L’accent est ensuite mis sur la transparence. Les membres de FSI envoient des données numériques sur les volumes achetés, les fournisseurs ainsi que les pays d’origine à une base de données centrale, où elles sont mises en correspondance avec les standards des labels. Cette analyse de l’approvisionnement durable ou sustainable sourcing scan a pour objectif principal de donner aux responsables des achats un aperçu de la durabilité de leurs flux commerciaux et, partant, une meilleure base de discussion avec les producteur·rices.
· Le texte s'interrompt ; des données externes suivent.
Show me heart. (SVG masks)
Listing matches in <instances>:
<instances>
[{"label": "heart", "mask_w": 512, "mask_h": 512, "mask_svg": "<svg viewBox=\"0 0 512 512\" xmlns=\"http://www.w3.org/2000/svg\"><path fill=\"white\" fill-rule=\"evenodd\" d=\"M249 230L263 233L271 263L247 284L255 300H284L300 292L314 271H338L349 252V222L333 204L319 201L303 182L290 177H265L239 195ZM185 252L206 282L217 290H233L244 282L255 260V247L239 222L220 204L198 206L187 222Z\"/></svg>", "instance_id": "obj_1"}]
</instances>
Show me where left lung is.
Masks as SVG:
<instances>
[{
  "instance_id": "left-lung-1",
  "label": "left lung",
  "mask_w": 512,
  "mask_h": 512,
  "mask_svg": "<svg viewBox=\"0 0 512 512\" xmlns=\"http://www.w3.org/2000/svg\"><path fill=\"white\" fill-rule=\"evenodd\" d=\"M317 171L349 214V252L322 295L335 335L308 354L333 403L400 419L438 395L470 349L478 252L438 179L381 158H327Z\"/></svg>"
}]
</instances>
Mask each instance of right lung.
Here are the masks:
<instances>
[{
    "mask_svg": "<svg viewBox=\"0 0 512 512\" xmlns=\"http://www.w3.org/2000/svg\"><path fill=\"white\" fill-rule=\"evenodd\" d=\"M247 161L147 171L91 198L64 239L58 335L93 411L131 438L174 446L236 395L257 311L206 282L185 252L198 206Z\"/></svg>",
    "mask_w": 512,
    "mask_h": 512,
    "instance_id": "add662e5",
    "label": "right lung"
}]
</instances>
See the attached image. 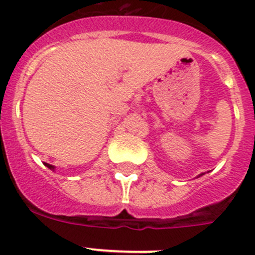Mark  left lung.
<instances>
[{
  "mask_svg": "<svg viewBox=\"0 0 255 255\" xmlns=\"http://www.w3.org/2000/svg\"><path fill=\"white\" fill-rule=\"evenodd\" d=\"M202 175H204V173H200V175H199V176H202ZM199 176H198V177H199Z\"/></svg>",
  "mask_w": 255,
  "mask_h": 255,
  "instance_id": "1",
  "label": "left lung"
}]
</instances>
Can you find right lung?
Listing matches in <instances>:
<instances>
[{"mask_svg": "<svg viewBox=\"0 0 255 255\" xmlns=\"http://www.w3.org/2000/svg\"><path fill=\"white\" fill-rule=\"evenodd\" d=\"M44 164H46V166L49 168V170L55 171V166H52V164H49V163H44Z\"/></svg>", "mask_w": 255, "mask_h": 255, "instance_id": "add662e5", "label": "right lung"}]
</instances>
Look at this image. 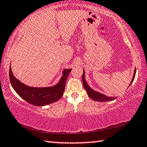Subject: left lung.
Instances as JSON below:
<instances>
[{
    "instance_id": "obj_1",
    "label": "left lung",
    "mask_w": 147,
    "mask_h": 147,
    "mask_svg": "<svg viewBox=\"0 0 147 147\" xmlns=\"http://www.w3.org/2000/svg\"><path fill=\"white\" fill-rule=\"evenodd\" d=\"M136 69L135 70H134V75L132 77V79H131V81L130 84V86L131 83L133 82L134 78H135V76H136ZM82 82H83V85L84 88H85L86 91L87 92V94H88V95L91 98L93 99V100H95V101H98V102H108V101H111V100H115V98H117V97H113V96H106L105 94H103L100 93H99L98 91H96L93 90V89L91 88L89 86L87 83V82L86 81V79H85V71L84 70V73L82 74ZM128 86V87H129Z\"/></svg>"
}]
</instances>
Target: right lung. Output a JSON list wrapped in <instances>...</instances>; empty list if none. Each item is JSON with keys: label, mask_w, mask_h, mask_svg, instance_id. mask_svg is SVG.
Masks as SVG:
<instances>
[{"label": "right lung", "mask_w": 147, "mask_h": 147, "mask_svg": "<svg viewBox=\"0 0 147 147\" xmlns=\"http://www.w3.org/2000/svg\"><path fill=\"white\" fill-rule=\"evenodd\" d=\"M72 69H64L59 82L51 87L34 88L26 86L13 76L9 67V80L12 88L27 102L36 106H43L58 100L63 94L65 82Z\"/></svg>", "instance_id": "1"}]
</instances>
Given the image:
Troisièmement, FSI partage les bonnes pratiques en matière d’utilisation de l’eau et des pesticides, de droits humains et de transports respectueux de l’environnement.
L’objectif était très ambitieux dès le départ : FSI veut que, fin 2020, 90 % des fleurs et des plantes en pot commercialisées au niveau international proviennent de cultures durables. Selon le directeur de FSI Jeroen Oudheusden, « l’utilisation des données et des technologies de l’information et de la communication permettra une bien plus grande transparence. En tant que cultivateur ou cultivatrice, vous pourrez mieux démontrer que vous travaillez de manière durable. Cela peut sembler évident, mais cela va vraiment faire toute la différence. Un renforcement de la transparence stimulera également la confiance dans les filières, ce qui peut vraiment accélérer les choses, car, ne nous y trompons pas, la durabilité « est là pour rester ».
Fleurs équitables
En 2001, les fleurs ont été le premier produit pour lequel Fairtrade International a étendu son modèle de certification des petites coopératives aux grandes plantations.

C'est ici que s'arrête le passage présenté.